Define a configuration bean for the SageMaker Runtime client.

package com.example.ai.config;

import org.springframework.context.annotation.Bean;
import org.springframework.context.annotation.Configuration;
import software.amazon.awssdk.regions.Region;
import software.amazon.awssdk.services.sagemakerruntime.SageMakerRuntimeClient;

@Configuration
public class AwsSageMakerConfig {

    @Bean
    public SageMakerRuntimeClient sageMakerRuntimeClient() {
        return SageMakerRuntimeClient.builder()
                .region(Region.US_EAST_1)
                .build();
    }
}

2. SageMaker Service Implementation

This service sends a CSV or JSON payload to a hosted SageMaker endpoint and processes the prediction output.

package com.example.ai.service;

import org.springframework.stereotype.Service;
import software.amazon.awssdk.core.SdkBytes;
import software.amazon.awssdk.services.sagemakerruntime.SageMakerRuntimeClient;
import software.amazon.awssdk.services.sagemakerruntime.model.InvokeEndpointRequest;
import software.amazon.awssdk.services.sagemakerruntime.model.InvokeEndpointResponse;

@Service
public class SageMakerService {

    private final SageMakerRuntimeClient sageMakerClient;

    public SageMakerService(SageMakerRuntimeClient sageMakerClient) {
        this.sageMakerClient = sageMakerClient;
    }

    public String predict(String endpointName, String csvData) {
        try {
            InvokeEndpointRequest request = InvokeEndpointRequest.builder()
                    .endpointName(endpointName)
                    .contentType("text/csv")
                    .accept("text/csv")
                    .body(SdkBytes.fromUtf8String(csvData))
                    .build();

            InvokeEndpointResponse response = sageMakerClient.invokeEndpoint(request);
            return response.body().asUtf8String();
        } catch (Exception e) {
            throw new RuntimeException("Failed to invoke SageMaker endpoint", e);
        }
    }
}

Abstracting Integrations with the Spring AI Ecosystem

While the direct AWS SDK v2 clients provide fine-grained, low-level control over network handshakes and payload manipulation, you can also leverage high-level framework patterns. Spring AI provides clean abstractions that shield your architecture from complex, vendor-specific configurations.

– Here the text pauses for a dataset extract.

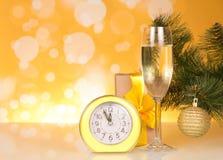 De tak van de Kerstmispijnboom met stuk speelgoed, glas champagne, gift en klok op gele achtergrond Stock Fotografie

To learn how to manage model endpoints using generic application models, read our overview on Introduction to the Spring AI Framework. If you want to use these components to implement a production-grade multi-turn chat environment, read our guide on Managing Chat Memory and Conversational Context in Spring Boot.

Context Enrichment and Vector Data Pathways

In production applications, simply calling a base foundation model like Claude often results in missing enterprise context. To resolve this, modern microservice designs rely on Retrieval-Augmented Generation (RAG) pipelines to augment input structures with real-time vector matches.

To understand how to convert raw database content into mathematical vectors, see Understanding Vector Databases and Embeddings in Java. Once you have structured your vector database layers, implement clean contextual workflows by reading Implementing RAG with Spring AI.

Containerization, Cluster Deployment, and Scaling

Once your Spring Boot application can interact with AWS AI runtimes, you need to package and deploy it to an enterprise-grade execution platform like Kubernetes.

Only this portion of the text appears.